▸ Exercices à faire
1. Recopiez sans rien changer le passage de la critique de l'essai de Lévi-Strauss qui commence par les mots contenant « Écrit à une » et se termine par « des comparaisons éclairantes. ».
2. Poursuivez la critique de l'essai de Lévi-Strauss en reprenant juste après sa dernière phrase.

▸ Le texte

····················

Écrit à une époque où l’ethnologie et l’anthropologie aimaient encore à classer et hiérarchiser les races et les cultures, où les empires se refusaient à libérer leurs colonies, ce livre est une mise au point utile et percutante, qui met à bas tout discours colonialiste. C’est donc un écrit clairement inscrit dans son temps. Mais c’est une lecture qui reste utile, en proposant des réflexions qui restent éclairantes sur, par exemple, l’évolutionnisme culturel, la notion de progrès, la collaboration entre les cultures, etc., et en montrant que des notions crues objectives sont en fait des croyances subjectives, teintées d’ethnocentrisme. Il s’agit aussi d’un bon travail de vulgarisation, avec une langue d’une grande précision et des comparaisons éclairantes.
Mais contrairement à ce qu’annonce le titre, l’essai ne m’a pas semblé apporter grand-chose à la réflexion sur l’histoire, et la distinction qu’il opère entre histoire stationnaire et cumulative me semble assez contestable, d’autant plus que Lévi-Strauss lui-même la propose avec de nombreuses réserves. C’est d’ailleurs le peu d’intérêt de Lévi-Strauss pour l’histoire que pointe l’essai de Jean Pouillon qui suit celui de Lévi-Strauss, et qui est lui aussi d’un intérêt certain, notamment dans la mesure où il montre bien l’horizon intellectuel et culturel dans lequel Lévi-Strauss conçoit l’anthropologie structurale, par des comparaisons avec la démarche linguistique, mais aussi avec la psychanalyse et la dialectique marxiste. Pouillon présente ces comparaisons comme des preuves de la valeur de sa théorie ; mais peut-être est-ce nous plutôt une raison d’être plus circonspects.

····················

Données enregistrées
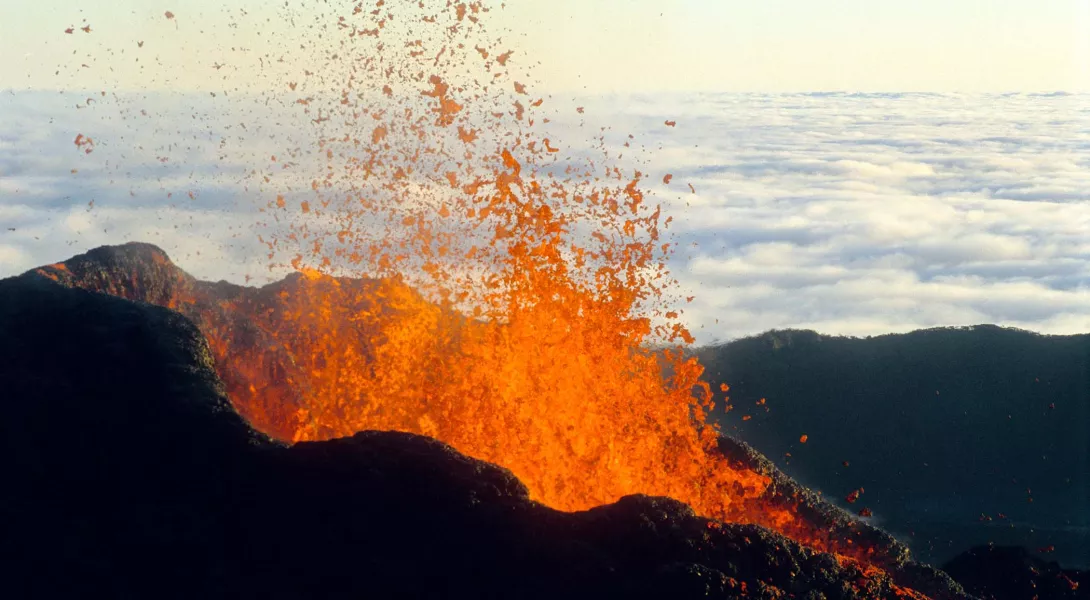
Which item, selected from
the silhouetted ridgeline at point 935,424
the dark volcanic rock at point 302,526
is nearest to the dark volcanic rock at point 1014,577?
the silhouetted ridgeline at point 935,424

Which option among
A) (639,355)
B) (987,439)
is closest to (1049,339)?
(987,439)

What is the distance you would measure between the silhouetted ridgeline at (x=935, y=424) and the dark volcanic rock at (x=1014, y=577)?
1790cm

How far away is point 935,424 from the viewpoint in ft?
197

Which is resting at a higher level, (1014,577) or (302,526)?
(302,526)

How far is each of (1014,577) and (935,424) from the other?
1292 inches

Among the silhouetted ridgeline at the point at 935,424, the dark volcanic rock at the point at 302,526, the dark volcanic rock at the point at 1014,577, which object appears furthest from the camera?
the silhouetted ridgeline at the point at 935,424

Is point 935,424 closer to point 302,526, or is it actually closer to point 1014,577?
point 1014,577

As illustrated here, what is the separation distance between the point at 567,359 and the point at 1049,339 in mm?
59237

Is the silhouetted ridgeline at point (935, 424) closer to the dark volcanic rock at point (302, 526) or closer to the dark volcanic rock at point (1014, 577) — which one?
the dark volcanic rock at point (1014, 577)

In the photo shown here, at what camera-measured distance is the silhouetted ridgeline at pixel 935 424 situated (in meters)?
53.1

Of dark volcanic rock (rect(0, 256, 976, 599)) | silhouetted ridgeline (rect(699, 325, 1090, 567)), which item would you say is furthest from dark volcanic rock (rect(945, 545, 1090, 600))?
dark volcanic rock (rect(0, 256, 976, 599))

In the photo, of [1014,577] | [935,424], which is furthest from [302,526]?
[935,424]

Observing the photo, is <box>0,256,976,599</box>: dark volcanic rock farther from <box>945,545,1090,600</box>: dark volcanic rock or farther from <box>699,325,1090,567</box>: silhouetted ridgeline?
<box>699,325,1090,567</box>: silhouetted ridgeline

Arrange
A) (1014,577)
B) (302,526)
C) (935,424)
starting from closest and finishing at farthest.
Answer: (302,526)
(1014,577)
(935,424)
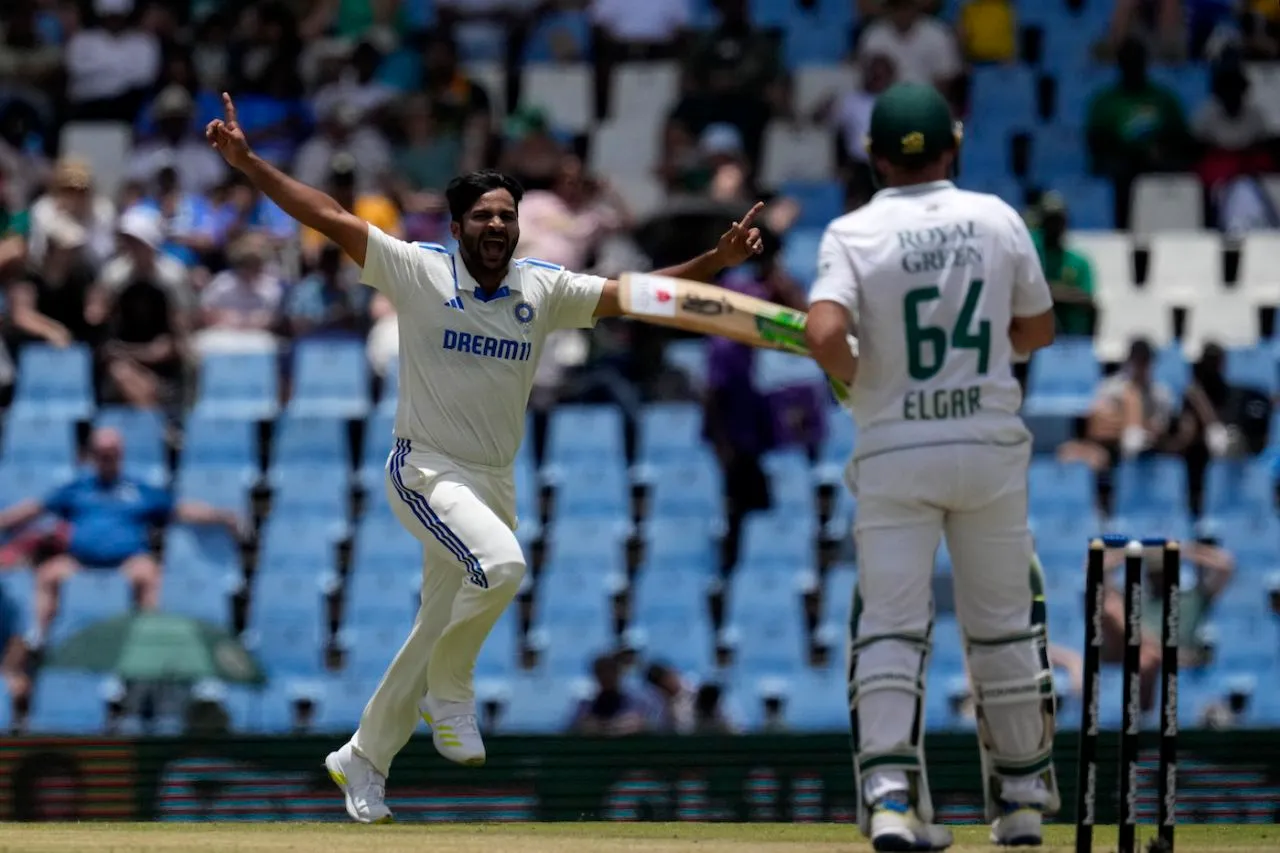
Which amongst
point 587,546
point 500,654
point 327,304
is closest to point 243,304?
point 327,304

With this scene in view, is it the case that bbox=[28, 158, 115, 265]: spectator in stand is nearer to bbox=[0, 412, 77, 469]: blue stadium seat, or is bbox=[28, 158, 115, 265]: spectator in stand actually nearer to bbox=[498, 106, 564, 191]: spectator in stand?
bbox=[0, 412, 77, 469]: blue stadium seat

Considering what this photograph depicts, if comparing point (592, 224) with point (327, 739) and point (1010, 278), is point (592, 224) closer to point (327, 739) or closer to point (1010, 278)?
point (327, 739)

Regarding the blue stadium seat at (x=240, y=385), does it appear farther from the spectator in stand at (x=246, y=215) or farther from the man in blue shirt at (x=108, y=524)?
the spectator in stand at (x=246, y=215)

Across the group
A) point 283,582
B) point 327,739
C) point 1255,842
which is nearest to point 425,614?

····················

▸ Corrigés des exercices
1.
Écrit à une époque où l’ethnologie et l’anthropologie aimaient encore à classer et hiérarchiser les races et les cultures, où les empires se refusaient à libérer leurs colonies, ce livre est une mise au point utile et percutante, qui met à bas tout discours colonialiste. C’est donc un écrit clairement inscrit dans son temps. Mais c’est une lecture qui reste utile, en proposant des réflexions qui restent éclairantes sur, par exemple, l’évolutionnisme culturel, la notion de progrès, la collaboration entre les cultures, etc., et en montrant que des notions crues objectives sont en fait des croyances subjectives, teintées d’ethnocentrisme. Il s’agit aussi d’un bon travail de vulgarisation, avec une langue d’une grande précision et des comparaisons éclairantes.

2.
Lévi-Strauss construit sa réflexion au sujet du progrès sur une dialectique entre l’uniformisation née de la collaboration (pas forcément heureuse) entre les cultures et la diversité entre les cultures et à l’intérieur de celles-ci, nécessaire pour faire advenir le progrès. Se pose alors le problème de l’occidentalisation à l’œuvre presque partout. Claude Lévi-Strauss évacue, me semble-t-il, un peu cavalièrement le problème, en suggérant que peuvent émerger de nouveaux modèles, et qu’il s’agit sans doute d’un phénomène temporaire. Mais soixante-dix ont passé depuis, le modèle soviétique s’est effondré, et on peut sans doute affirmer que l’occidentalisation s’est accentuée. Je suis donc resté sur ma faim à ce sujet.